I don't even want to call it drama. I just want to call it life. To be honest, my life surprisingly gets worse, hehe. The dogs ran away today, and we looked for them for two hours.... I drove up huffman, over hamlin and down remsen back to route 3 and no sign of Buster.
...Until a half hour before I had to work... and guess who found him right off hamlin road? Yeah, mua and Jacob. ...Right no a no Trespassing zone. Love it.
Sharin of course came over right in the middle of it, and that sucked, and all of the happened right after I got bumped off from having fairly interesting conversations with both Matt W and Matt H.
I can't win for losing!
On top of which... I have to lead worship on wednesday.. and I just...sigh. God!!! Why why why?! Just take me now! My life is so unfortunate right now. I wish I could laugh, but nothing really makes me laugh deep down where it counts.
I feel like I'm more honest to my blogs and journals then I am to my friends. I probably am. My family doesn't even have a clue.. and trust me, I don't want them to right now. They wouldn't understand anyway.
I just... feel like a "poor unfortunate soul". Why can't I be like Belle in Beauty and the Beast? Beautiful, smart, wonderful... beautiful... At least her only job was to be indignified, beautiful and see the wonderful prince within the beast. And fall in love with him.... thats the best part.
Sigh. I sort of feel like the beast right now though. and Jesus is like Beauty... except He is strong, and he is valient. He is a warior, a wonderful wonderful man.
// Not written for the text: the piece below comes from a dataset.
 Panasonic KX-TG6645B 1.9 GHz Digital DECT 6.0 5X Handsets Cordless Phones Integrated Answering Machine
maybe some day I can be Belle. Maybe Someday, I can be as beautiful the Beauty. Maybe someday I can be as enchanting as Sleeping beauty or as Pure as Snow White, or as Captivating as the little Mermade or as Worthy of Rescuing as Princess Jasmine in Aladdin. ... or as favored as Esther or as chosen as Mary or as devoted as Ruth or as faithful as Rahab or as Trusting as Rebekah or as.... all of those things as Sarah. Sigh. But no... I am me. Sarah faith whatchamacheck. Someday, God will make me like them.
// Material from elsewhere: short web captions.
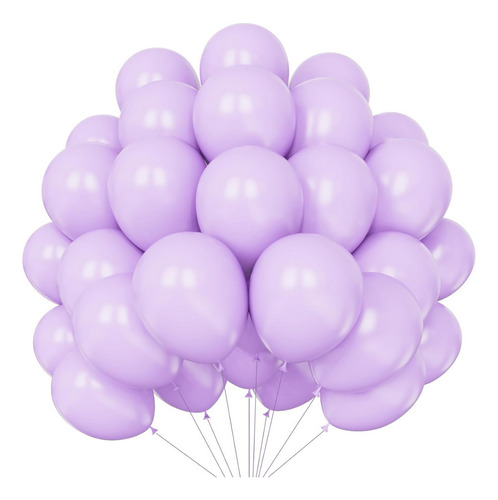 Globos Morado Macaron 10 Unidades Tamaño 25 Cm Fiesta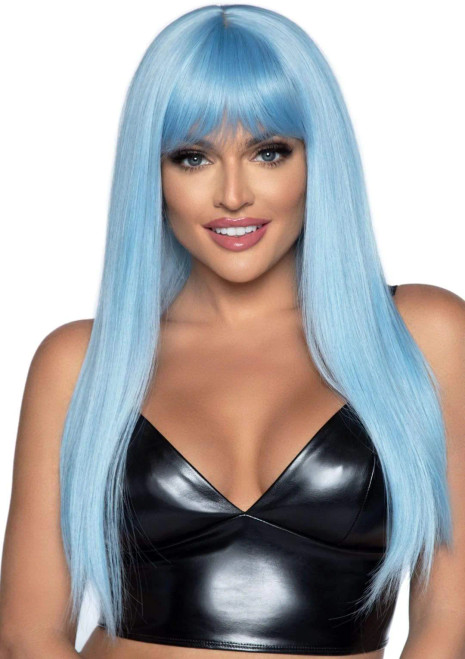 24" Straight Wigs with Bangs- blue, front view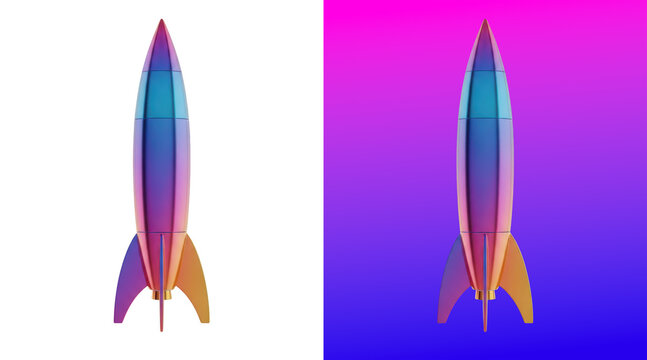 Colorful gradient metallic rocket toy 3D render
I'll wait patiently for that day... if only I get to be beautiful and pure and light hearted and faithful and lovely like a princess for one whole day.
To twirl in a white skirt and dance purely before a worthy King.. and Him actually take delight in me?
that will be the eternity.... maybe.
No, I know it will be and its no maybe, but it honestly feels like a maybe. And its true... it really DOES just feel like a maybe. I'm tired of maybes.
I just want TRUTH. Do you love me or DON'T you? Do you care or DON'T you? Are you my friend or arent you?
.... Does it matter?
with me? probably not. I want people to leave me alone becuase it will confirm everything. I don't because I want so badly to know that imperfection still accepts imperfection... but I am having a hard time believing that Perfection could accept me. I just don't know if He could. I'm ugly in comarison to Him. I hate it. I hate this life. I hate my body.. I just want what is real. what we were supposed to be. I don't live here. I wasn't meant for this. And yet... I AM just as evil. I AM just as distorted. I AM just so out of it, friends. I need to sleep for a week and get back on my feet. I'm really not wallowing in self pity... I just don't know how to face my Creator right now.
Lord... draw me in. I need you to love me. Maybe I need to start listening to Barlow Girls all over again. Yeah... good idea.